The authors have added a new section about which ontology patterns they have used in the design of the ontology.

In the new version the authors indicate that they have not been using competency questions and that they have been using facts instead. This could be something to improve in the future.

In my previous review, I encouraged the authors to keep maintaining the ontology and creating more issues documenting that process and their response was that they will take it into consideration for future ontology releases.

(4) whether the provided data artifacts are complete.

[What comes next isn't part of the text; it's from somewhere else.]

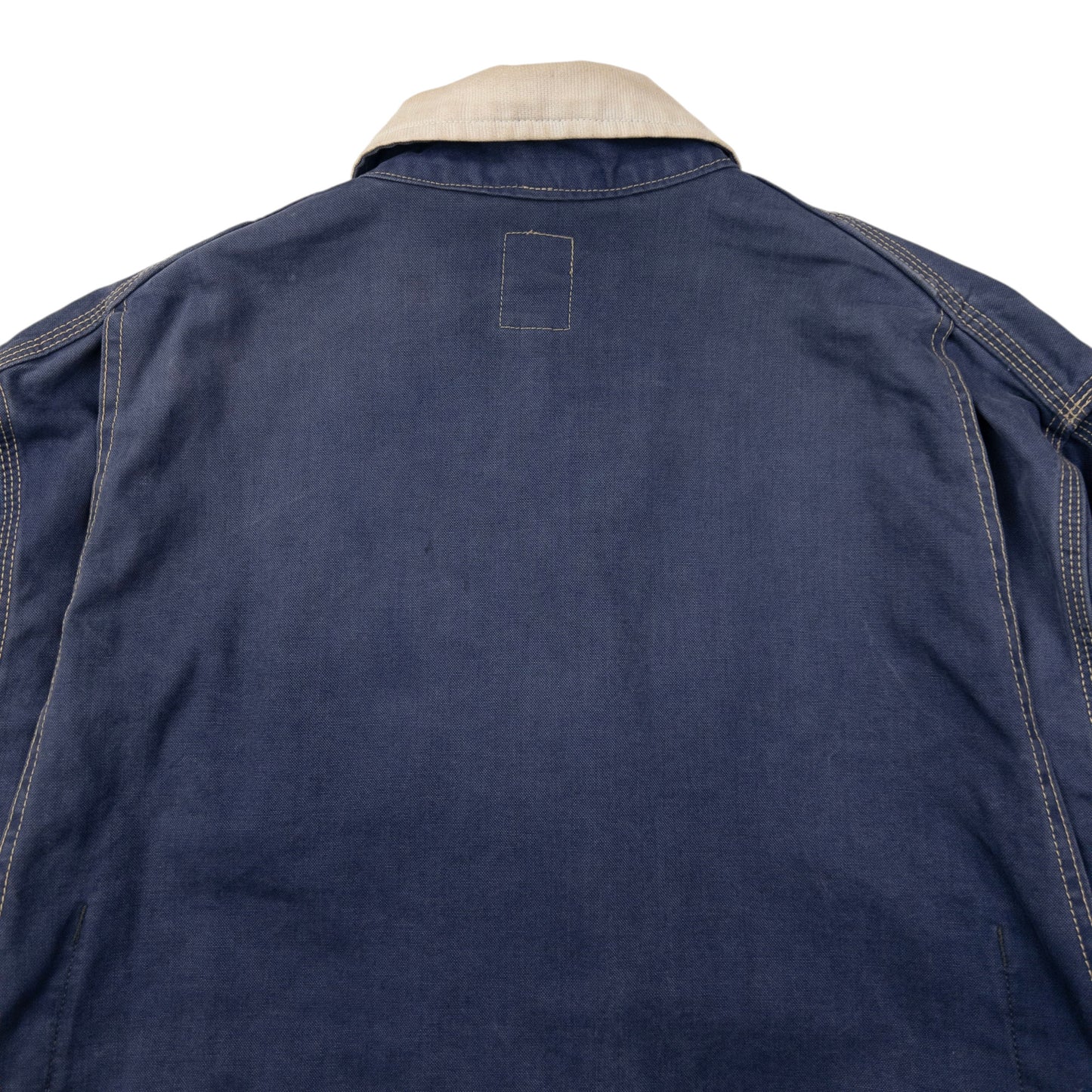 Vintage 90s Diesel Industry Zip Up Jacket Size L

In my opinion this ontology is a first version of an ontology proposal which has not yet been thoroughly reviewed or discussed by the community and stakeholders. I encourage the authors to continue working on this problem and take into account the “living” nature of the ontology, publishing different versions of it, and creating issues and mechanisms for its improvement, as well as more tools based on this ontology.

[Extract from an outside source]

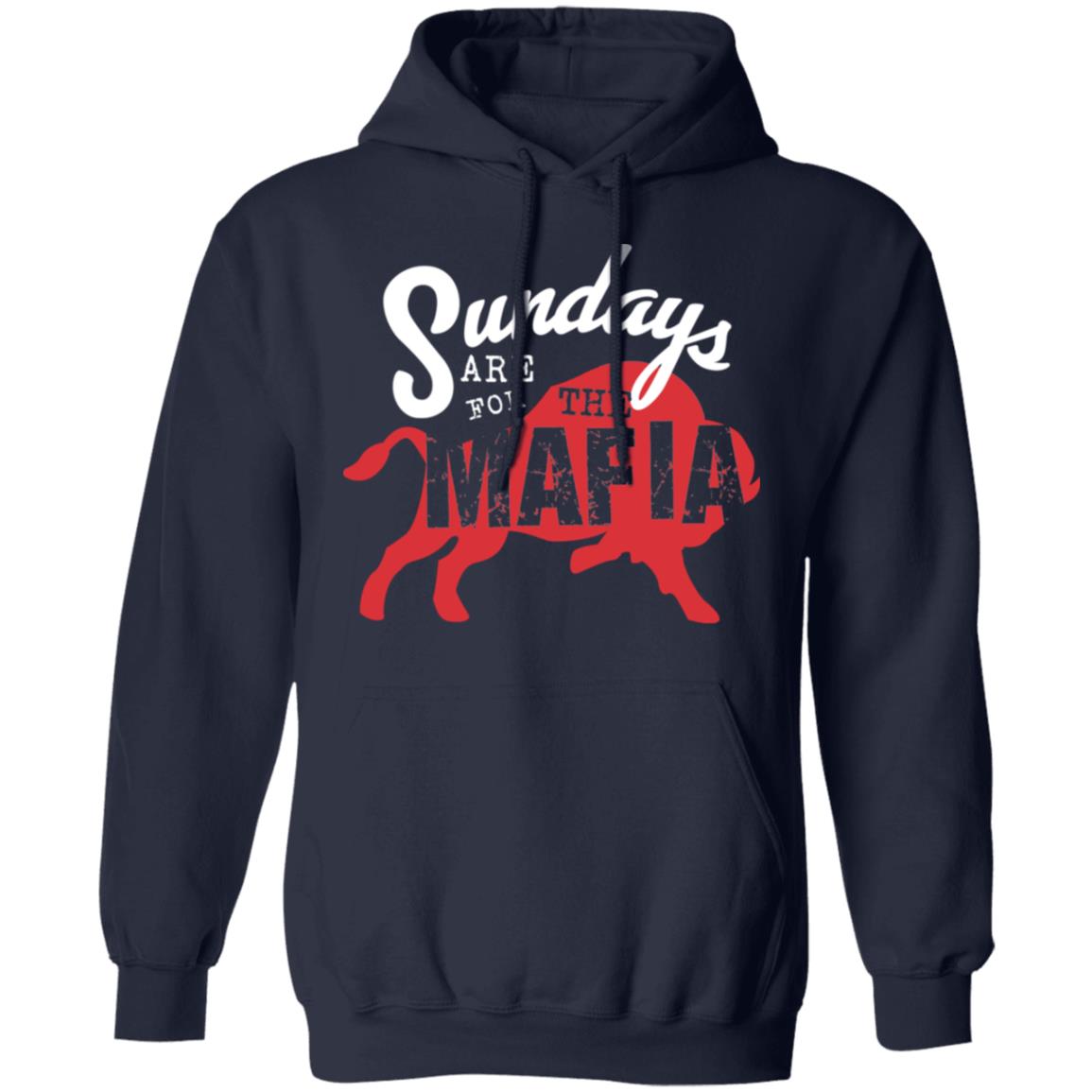 26 Shirts Buffalo Bills Sundays Are For The Mafia Shirt 26 Shirts Buffalo Bills Sundays Are For The Mafia Shirt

One of the other reviewers commented: “How do you specify that an expression is either an XPath or a JSONpath, or 'among others'?” and it is also not clear for me the answer, I think it would probably be good to clarify that aspect in the paper. I mean, when you have, for example:

:FrameRoute a cm:SourceFrame ;
cm:expression “$.triples[*]” ; ….

How could a processor know that the contents of cm:expression are XPath, JSONPath, or a SPARQL query? One possible approach that seems more natural could be something like:

:FrameRoute a cm:SourceFrame ;
cm:expression [ cm:value “$.triples[*]” ; cm:language cm:XPath ]; ….

In the case of cm:Constant, the property used to declare the value is “cm:returns” which is not very intuitive, I would suggest to use cm:value, which I think would improve readability going from:

cm:hasInput ([cm:returns "http://ex.com/loc/"] :lat [cm:returns "-" ] :long)].

to

cm:hasInput ([cm:value"http://ex.com/loc/"] :lat [cm:value"-" ] :long)].

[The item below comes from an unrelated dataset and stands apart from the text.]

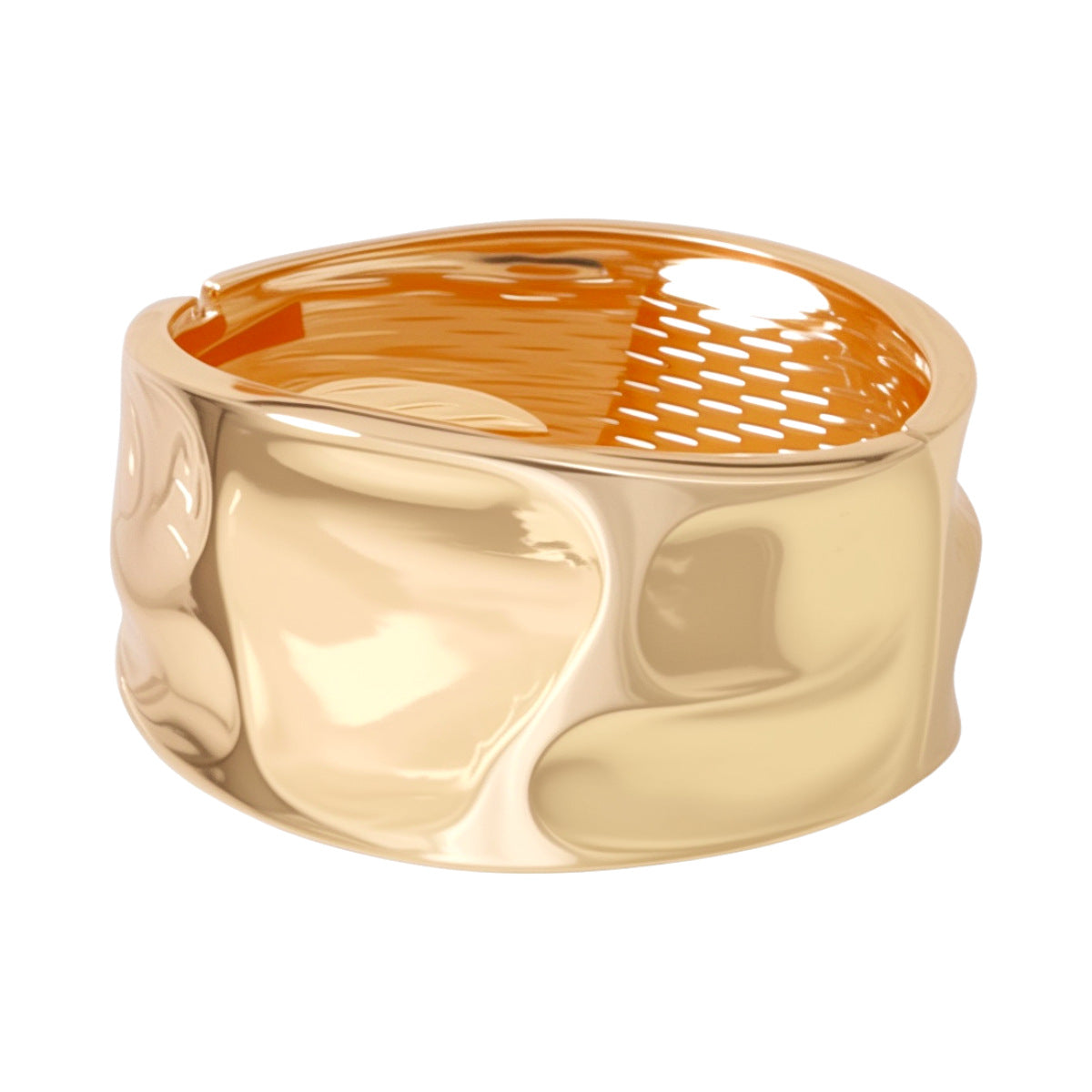 Vintage Crystal Jewelry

which I think would be more readable…I was tempted to create a issue about this in the repo, but as there were no issues it was not clear to me if that was the right place to do this kind of suggestions.

Another suggestion I would like to do it to complement the ontology with a ShEx schema which could be used to validate RDF data and check that it follows the specified structure. I prepared a first draft of such a schema here: https://gist.github.com/labra/bc9853f4bab277b6bf8d405ea5476288

It includes also the Turtle example from the Appendix after repairing some minor typos.
The following link shows the results of the validation: https://rdfshape.weso.es/link/16558286156

Some minor typos/comments:

Page 16, line 47 (line 8 of listing) uses dcat:mediaType “text/json” but JSON’s MIMETYPE is “application/json” I think this should be changed there and in listing 11 in the Appendix A
Listing 9, line 5, the trailing colon “:” of lat is separated be the newline…I think it would be better to add a newline before “:lat” to keep it together.
Listing 9, line 33 should be: cm:hasInput (c_city " " "") instead of cm:hasInput (c_city, " ", ""), i.e. in an RDF list the separating commas should not be there.
Appendix A, line 4, “This example show how…”
Listing 11 in Appendix contains several typos, line 14 lacks a semicolon at the end “;”
In that line, the value of dcat:endpointURl is of type xsd:string, given the name of the property it would seem more natural if it was really a URL, i.e. something like:
Line 27 lacks a semicolon at the end
Line 49 lacks a parenthesis at the end
Line 89 should remove the dot after :stop_id and lacks a dot at the end (after the parenthesis)
Line 101 should remove the last square bracket.